The sun had set quickly, but its flames still smouldered in the west. Aside from the island, caught in the heart of this barbaric afterglow, nothing served to draw the eye except an occasional melancholy clump of Spanish bayonets or palmettos. The only signs of life came from the dwellers of the marsh—the flapping of a heron, disturbed by their passing, or the far-away, mournful cries of unseen birds.

Miller regretted the thickening dusk. All at once the agent’s gossip had become comprehensible. Yet he did not speak to Tony. To have done so would have assumed an undesirable quality of sympathy, of confession.
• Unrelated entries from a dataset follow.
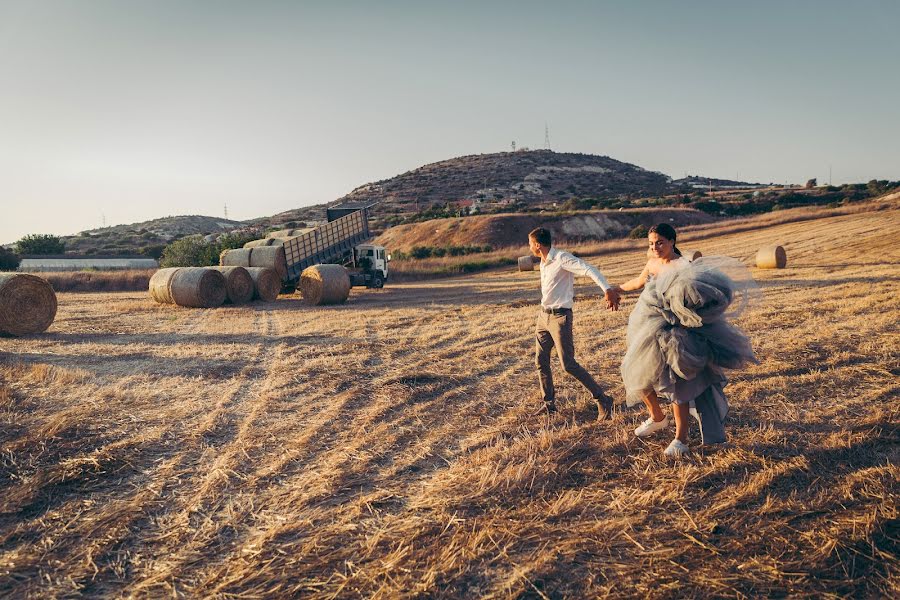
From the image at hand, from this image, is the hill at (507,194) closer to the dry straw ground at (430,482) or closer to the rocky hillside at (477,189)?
the rocky hillside at (477,189)

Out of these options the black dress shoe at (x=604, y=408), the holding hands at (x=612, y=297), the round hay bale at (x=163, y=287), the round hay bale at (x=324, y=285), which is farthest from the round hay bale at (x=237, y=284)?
the holding hands at (x=612, y=297)

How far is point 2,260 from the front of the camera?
38.5 meters

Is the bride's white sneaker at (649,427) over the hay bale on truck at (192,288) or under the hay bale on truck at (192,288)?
under

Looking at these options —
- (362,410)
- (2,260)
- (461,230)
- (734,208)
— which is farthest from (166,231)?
(362,410)

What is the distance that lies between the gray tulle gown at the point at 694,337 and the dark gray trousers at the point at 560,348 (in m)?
0.93

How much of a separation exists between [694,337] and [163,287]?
18146mm

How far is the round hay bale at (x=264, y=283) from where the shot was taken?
1969cm

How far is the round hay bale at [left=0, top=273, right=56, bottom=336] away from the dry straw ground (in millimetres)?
4299

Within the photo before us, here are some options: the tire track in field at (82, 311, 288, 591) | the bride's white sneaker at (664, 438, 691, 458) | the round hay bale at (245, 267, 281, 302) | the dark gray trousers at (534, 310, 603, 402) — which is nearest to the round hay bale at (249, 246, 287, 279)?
the round hay bale at (245, 267, 281, 302)

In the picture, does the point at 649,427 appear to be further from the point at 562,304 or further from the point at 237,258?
the point at 237,258

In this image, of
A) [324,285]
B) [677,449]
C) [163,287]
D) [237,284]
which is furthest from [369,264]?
[677,449]

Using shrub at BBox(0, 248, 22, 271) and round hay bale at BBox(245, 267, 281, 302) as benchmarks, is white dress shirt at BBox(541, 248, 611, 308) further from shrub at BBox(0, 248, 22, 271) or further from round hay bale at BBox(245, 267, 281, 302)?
shrub at BBox(0, 248, 22, 271)

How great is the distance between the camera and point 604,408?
5.73 meters

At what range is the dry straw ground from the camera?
318 centimetres
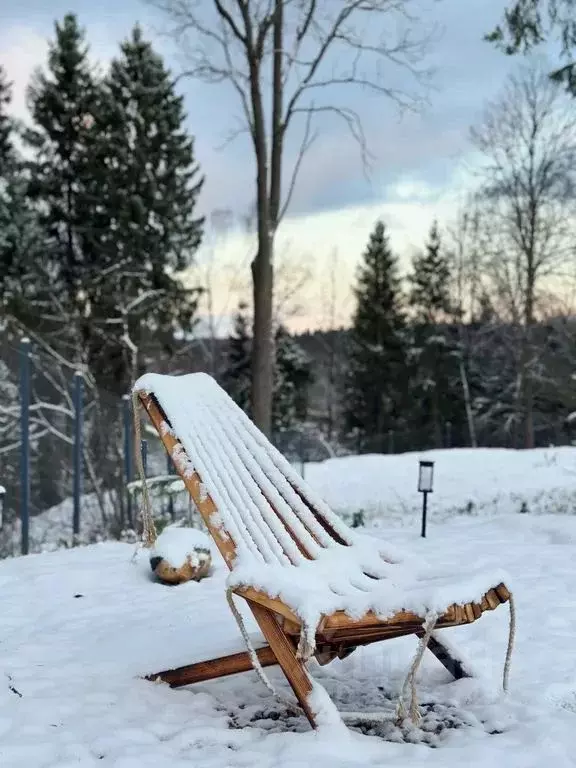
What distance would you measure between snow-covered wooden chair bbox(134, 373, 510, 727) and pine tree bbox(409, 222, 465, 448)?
24.2 meters

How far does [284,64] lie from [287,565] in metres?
9.05

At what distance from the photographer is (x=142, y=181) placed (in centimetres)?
1900

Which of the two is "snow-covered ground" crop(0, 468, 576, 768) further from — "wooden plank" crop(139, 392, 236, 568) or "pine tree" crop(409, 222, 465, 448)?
"pine tree" crop(409, 222, 465, 448)

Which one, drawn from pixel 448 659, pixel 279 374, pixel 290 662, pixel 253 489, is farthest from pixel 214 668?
pixel 279 374

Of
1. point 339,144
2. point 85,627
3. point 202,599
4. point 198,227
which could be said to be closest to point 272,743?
point 85,627

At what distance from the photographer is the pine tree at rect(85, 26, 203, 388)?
18.6m

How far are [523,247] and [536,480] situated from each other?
9.65 meters

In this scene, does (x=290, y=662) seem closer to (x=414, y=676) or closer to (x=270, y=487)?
(x=414, y=676)

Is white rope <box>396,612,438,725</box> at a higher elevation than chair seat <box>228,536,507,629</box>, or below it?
below

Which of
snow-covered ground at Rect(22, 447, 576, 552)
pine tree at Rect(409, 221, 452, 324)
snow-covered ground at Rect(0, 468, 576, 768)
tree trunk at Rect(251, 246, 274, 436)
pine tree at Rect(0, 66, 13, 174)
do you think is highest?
pine tree at Rect(0, 66, 13, 174)

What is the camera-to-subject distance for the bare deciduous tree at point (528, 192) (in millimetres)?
19172

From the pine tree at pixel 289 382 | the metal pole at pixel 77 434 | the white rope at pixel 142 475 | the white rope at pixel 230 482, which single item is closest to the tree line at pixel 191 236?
the pine tree at pixel 289 382

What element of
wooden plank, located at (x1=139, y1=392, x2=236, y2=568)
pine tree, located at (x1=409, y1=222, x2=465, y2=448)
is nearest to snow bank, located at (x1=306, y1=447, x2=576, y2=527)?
wooden plank, located at (x1=139, y1=392, x2=236, y2=568)

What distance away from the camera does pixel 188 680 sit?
2.72 meters
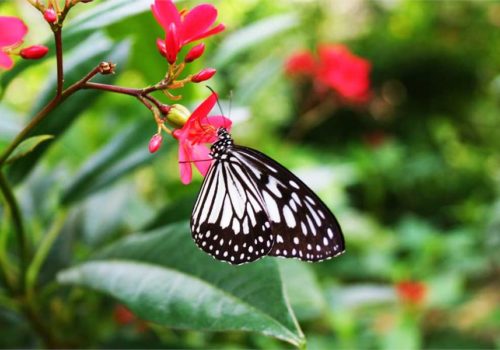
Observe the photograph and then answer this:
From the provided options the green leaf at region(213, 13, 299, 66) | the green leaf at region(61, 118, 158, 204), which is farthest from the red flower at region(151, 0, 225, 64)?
the green leaf at region(213, 13, 299, 66)

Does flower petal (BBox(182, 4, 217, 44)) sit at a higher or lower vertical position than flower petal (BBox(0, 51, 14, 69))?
higher

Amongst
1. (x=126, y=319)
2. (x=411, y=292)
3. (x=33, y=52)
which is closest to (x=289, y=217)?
(x=33, y=52)

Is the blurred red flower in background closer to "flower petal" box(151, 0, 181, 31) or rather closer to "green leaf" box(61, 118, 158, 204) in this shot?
"green leaf" box(61, 118, 158, 204)

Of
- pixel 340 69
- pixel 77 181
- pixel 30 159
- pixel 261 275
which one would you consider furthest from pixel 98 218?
pixel 340 69

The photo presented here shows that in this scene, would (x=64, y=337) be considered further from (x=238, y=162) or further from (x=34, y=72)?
(x=34, y=72)

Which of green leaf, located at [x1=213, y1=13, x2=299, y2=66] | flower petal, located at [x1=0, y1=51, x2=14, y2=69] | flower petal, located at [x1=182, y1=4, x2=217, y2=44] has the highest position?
green leaf, located at [x1=213, y1=13, x2=299, y2=66]

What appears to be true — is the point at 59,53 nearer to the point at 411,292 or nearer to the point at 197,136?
the point at 197,136

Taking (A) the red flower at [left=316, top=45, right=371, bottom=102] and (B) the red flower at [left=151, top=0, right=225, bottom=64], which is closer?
(B) the red flower at [left=151, top=0, right=225, bottom=64]
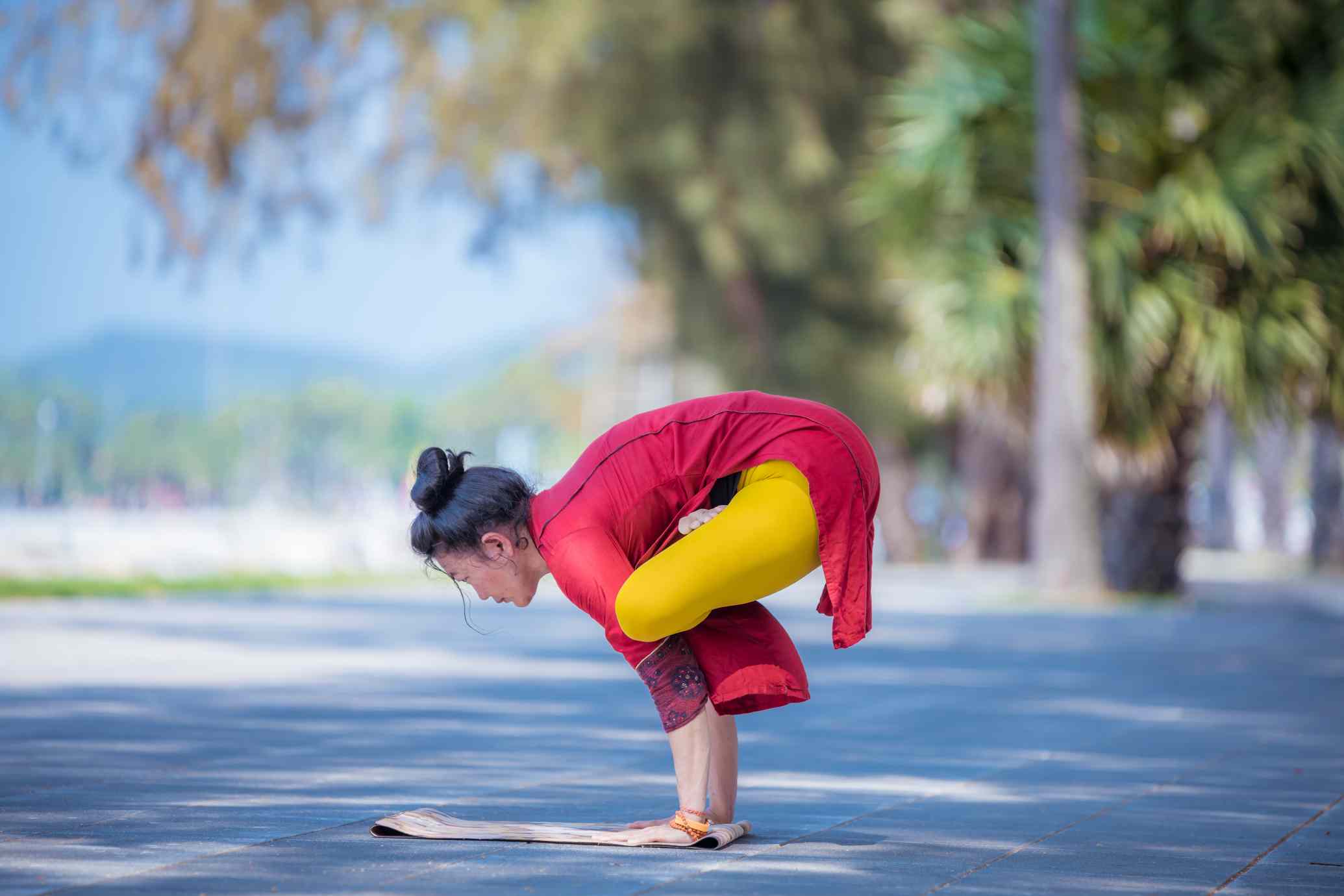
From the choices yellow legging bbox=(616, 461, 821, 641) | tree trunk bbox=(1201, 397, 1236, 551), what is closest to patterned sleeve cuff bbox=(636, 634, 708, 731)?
yellow legging bbox=(616, 461, 821, 641)

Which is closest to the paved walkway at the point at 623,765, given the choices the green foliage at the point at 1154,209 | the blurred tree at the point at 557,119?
the green foliage at the point at 1154,209

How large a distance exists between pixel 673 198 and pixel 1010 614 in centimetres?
1272

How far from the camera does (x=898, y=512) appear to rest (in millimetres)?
34375

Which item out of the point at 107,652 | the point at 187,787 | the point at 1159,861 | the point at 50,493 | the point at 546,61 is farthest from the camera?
the point at 50,493

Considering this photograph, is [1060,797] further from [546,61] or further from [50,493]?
[50,493]

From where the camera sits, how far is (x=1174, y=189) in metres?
18.2

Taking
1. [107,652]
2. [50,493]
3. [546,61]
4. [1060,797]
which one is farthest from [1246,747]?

He forced himself against his inclination to return to his steamer-chair on the upper deck. As he climbed the ladder he saw the native send a startled glance after him.

At last the boat took a sweeping curve to the east. The Snake widened and straightened, disclosing an unobstructed vista past the northern end of the island, to sand dunes, piled against the gloomy ashes of the sunset.

A swifter current caught them. It appeared to hurry the Dart, resisting, into the jaws of the inlet.

Miller started up. Tony was straining at the wheel. He seemed to be trying to turn the boat over by the marshes opposite the island, but the current was too strong for him, or the engines too inefficient. In spite of all he could do the Dart kept near the land. Leaning against the rail. Miller watched the struggle and its issue with a feeling of helplessness. Almost before he knew, it they were drawn very near—so near that, even in this rapidly waning light, the dark mass defined itself a little for him.

He saw that the bank at that end was higher than he had anticipated. This appearance of height was increased by a heavy growth of cedars, whose tops had been beaten by the prevailing wind from the dunes and the sea into an unbroken, upward slope. Beneath this soft, thick, and green roof the ancient trunks writhed and twisted like a forest setting for some grim, Scandinavian folk tale.

Behind the cedars palmettos thrust their tufted tops in insolent contrast; and here and there one of those gibbet-like pines lifted itself, dignified, isolated, suggestive.

That first close inspection made Miller feel that it was a place of shadows, offering with confident promise shelter for things that would hide, for things that should be hidden. It carried to him, moreover, a definite menace for the disturber of that to which the island had opened its refuge. To land, to penetrate this jungle, would call for more than physical courage; would, in short, demand a moral resolution, which, without warning; he found himself wondering if he possessed.

Suddenly the line was broken. An opening nearly a hundred yards wide had been torn through the dense mass. A small pier stretched from it to the channel, and from the shore the clearing sloped gently upward to a colonial dwelling. The building was indistinct in this fading light, but Miller knew it for the plantation house where Noyer had lived and ruled before the war.

It was painted white. The main portion was two stories high with a sloping attic roof from the centre of which a square cupola arose. High, slender columns supported the roof of a wide verandah. Wings of one story, curved at the ends, stretched from either side.

That houses absorb and retain a personality is scarcely debatable. The passing of these eighty years—the activities and rumoured cruelties of the earlier ones, the silence and desertion of the later—had given to this house an air of weary sorrow which reached Miller almost palpably. A single light in the left hand wing, yellow, glimmering, like a diseased eye, increased this sensation.